Problem requirements:
List every line of the records below that contains the word "nearest".

(Excerpts from a spatial reasoning dataset)
........
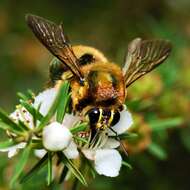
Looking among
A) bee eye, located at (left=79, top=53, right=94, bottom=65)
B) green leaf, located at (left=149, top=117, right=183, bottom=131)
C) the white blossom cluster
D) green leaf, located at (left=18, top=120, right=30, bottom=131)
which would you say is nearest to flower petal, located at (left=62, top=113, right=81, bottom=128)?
the white blossom cluster

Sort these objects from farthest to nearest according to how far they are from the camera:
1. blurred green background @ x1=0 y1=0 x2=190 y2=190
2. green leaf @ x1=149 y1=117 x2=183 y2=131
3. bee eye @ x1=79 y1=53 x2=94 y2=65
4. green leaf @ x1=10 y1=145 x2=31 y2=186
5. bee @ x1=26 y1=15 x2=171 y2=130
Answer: blurred green background @ x1=0 y1=0 x2=190 y2=190, green leaf @ x1=149 y1=117 x2=183 y2=131, bee eye @ x1=79 y1=53 x2=94 y2=65, bee @ x1=26 y1=15 x2=171 y2=130, green leaf @ x1=10 y1=145 x2=31 y2=186

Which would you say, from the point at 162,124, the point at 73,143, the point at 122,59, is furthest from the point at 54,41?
the point at 122,59

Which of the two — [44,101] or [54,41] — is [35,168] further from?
[54,41]

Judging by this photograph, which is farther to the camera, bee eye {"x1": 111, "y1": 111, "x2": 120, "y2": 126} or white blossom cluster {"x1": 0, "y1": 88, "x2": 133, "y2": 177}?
bee eye {"x1": 111, "y1": 111, "x2": 120, "y2": 126}

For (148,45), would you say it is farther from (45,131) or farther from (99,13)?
(99,13)

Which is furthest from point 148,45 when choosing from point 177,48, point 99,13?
point 99,13

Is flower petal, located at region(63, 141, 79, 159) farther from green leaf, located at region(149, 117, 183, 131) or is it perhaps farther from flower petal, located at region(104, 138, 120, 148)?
green leaf, located at region(149, 117, 183, 131)

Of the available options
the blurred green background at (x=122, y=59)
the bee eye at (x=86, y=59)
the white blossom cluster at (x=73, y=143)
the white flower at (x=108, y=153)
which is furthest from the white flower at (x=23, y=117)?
the blurred green background at (x=122, y=59)
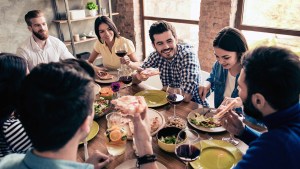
........
Solution to this problem:
which would you say is nearest to flower petal, located at (left=62, top=113, right=81, bottom=128)?
Sort these objects from farthest to nearest according to how far they are from the camera:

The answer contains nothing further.